= Given records =
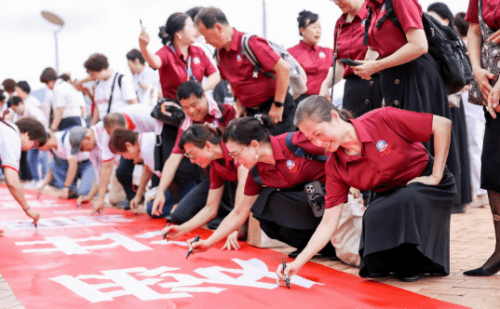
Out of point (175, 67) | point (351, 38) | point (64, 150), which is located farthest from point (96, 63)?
point (351, 38)

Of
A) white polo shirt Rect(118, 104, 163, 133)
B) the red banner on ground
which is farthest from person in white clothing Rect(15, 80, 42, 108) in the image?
the red banner on ground

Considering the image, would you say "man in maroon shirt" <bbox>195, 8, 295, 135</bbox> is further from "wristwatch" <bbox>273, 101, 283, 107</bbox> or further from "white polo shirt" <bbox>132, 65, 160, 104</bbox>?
"white polo shirt" <bbox>132, 65, 160, 104</bbox>

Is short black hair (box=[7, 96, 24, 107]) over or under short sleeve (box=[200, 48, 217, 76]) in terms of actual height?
under

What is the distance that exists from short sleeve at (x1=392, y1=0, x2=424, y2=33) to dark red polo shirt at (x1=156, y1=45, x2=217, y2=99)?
2.05 metres

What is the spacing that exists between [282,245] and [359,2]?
4.70 feet

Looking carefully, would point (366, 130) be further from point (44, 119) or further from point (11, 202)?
point (44, 119)

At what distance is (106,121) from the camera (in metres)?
4.72

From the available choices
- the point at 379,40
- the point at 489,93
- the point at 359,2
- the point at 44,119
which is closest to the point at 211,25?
the point at 359,2

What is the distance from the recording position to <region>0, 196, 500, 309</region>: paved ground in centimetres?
202

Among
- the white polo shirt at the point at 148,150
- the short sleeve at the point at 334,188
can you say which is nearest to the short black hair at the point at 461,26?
the short sleeve at the point at 334,188

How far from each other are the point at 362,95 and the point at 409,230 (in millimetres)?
1145

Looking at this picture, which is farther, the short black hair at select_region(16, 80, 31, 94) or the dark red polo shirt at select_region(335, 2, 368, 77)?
the short black hair at select_region(16, 80, 31, 94)

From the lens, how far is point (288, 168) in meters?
2.77

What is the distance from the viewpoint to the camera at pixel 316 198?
2.66 m
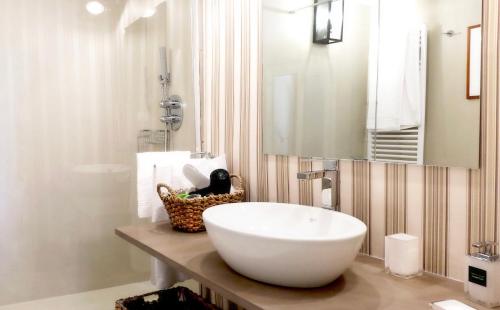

= Direction =
Copy word for word the part of the rows above that starts with the line containing "Looking at this" and runs to the end of the rows. Leave out the pictures.

= Task output =
Looking at this picture, which is farther, the short black hair at select_region(16, 80, 31, 94) or the dark red polo shirt at select_region(335, 2, 368, 77)?
the short black hair at select_region(16, 80, 31, 94)

From the lens, how far is point (288, 168) in meters?
2.77

What is the distance from the viewpoint to the camera at pixel 316 198?
2.66 m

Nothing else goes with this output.